26 Ağustos 2008 Salı

OMÜ TIP FAKÜLTESİNDE GÖREV DEĞİŞİKLİKLERİ

OMÜ Sağlık Uygulama ve Araştırma Merkezi Başhekimliğine Prof.Dr.Mustafa Bekir Selçuk atandı. Başhekim yardımcılığına ise Prof. Dr. Mustafa Sünbül, Prof.Dr.Rıza Rızalar ve Doç.Dr.
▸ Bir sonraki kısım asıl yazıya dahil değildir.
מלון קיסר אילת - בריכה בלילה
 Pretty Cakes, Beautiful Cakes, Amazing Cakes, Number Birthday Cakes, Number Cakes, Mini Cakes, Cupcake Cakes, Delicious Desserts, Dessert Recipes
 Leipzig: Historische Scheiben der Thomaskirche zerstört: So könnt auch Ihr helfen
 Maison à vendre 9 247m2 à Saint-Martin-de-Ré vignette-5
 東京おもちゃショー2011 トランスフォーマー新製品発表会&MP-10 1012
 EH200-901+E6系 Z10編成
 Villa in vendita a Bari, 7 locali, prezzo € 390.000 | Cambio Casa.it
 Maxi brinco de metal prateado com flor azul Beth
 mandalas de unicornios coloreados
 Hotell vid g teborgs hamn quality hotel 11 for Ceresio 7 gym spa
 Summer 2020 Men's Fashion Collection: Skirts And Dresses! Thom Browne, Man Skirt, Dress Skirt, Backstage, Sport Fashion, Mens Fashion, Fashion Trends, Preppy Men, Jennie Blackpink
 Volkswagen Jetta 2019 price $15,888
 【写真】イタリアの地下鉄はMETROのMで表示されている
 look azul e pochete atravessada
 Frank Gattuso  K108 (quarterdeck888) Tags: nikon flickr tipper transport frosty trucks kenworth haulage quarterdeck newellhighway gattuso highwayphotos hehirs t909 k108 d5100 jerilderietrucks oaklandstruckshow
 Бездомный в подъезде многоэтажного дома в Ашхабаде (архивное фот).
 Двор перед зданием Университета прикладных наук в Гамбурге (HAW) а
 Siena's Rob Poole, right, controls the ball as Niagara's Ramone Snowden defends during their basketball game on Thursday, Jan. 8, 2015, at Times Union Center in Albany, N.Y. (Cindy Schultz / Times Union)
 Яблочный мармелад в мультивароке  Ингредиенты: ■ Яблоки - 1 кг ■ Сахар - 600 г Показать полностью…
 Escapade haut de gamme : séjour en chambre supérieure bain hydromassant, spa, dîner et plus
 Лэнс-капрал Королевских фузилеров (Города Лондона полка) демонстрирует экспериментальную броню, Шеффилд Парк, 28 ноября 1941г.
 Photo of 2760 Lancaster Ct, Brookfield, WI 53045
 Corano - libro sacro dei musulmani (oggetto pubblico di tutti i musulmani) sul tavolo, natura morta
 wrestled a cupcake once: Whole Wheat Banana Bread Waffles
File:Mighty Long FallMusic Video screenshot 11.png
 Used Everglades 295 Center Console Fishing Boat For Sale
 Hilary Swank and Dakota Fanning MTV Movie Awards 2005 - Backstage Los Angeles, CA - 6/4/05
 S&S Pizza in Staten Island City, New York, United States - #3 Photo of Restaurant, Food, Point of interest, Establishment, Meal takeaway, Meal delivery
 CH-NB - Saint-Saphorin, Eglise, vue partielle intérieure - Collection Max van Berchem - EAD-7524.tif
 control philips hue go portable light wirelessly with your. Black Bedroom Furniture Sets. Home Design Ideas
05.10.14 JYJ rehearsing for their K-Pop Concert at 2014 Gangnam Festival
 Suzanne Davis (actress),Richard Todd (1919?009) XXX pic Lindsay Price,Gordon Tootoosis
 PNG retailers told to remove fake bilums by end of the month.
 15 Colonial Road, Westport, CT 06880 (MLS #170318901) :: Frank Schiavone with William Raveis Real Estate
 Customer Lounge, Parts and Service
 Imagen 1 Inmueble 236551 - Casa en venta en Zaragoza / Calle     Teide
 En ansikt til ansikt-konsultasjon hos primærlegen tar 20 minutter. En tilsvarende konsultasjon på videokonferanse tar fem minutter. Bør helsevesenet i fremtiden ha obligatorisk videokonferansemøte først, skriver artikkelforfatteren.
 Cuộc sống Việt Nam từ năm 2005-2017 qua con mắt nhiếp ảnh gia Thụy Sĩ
Lütfi Eroğlu atandı. İdari kadrolarda ise yönetime Hasbi Sevindik, Kemal Soylu, İbrahim İnan, F.Murat Kaya ,isa Erfalay,Talip Saygıcı ve Halis Dan seçildiler.

21 Ağustos 2008 Perşembe

ÖMÜ' DE PROF.DR. AKAN DÖNEMİ

Üniversitemizde Prof.Dr.Hüseyin Akan'ın rektör olarak atanmasından sonra hızlı bir şekilde yeni bir yapılanma ve üniversiteyi halkla buluşturma çabaları başlatıldı. Kimseyi kırmadan, incitmeden bunların yapılabileceğini üniversitemiz tüm Türkiye ye gösterecektir. Bu çalışmalarda görev alan tüm akademik ve idari kadrolardaki arkadaşlarımıza başarilar dileriz.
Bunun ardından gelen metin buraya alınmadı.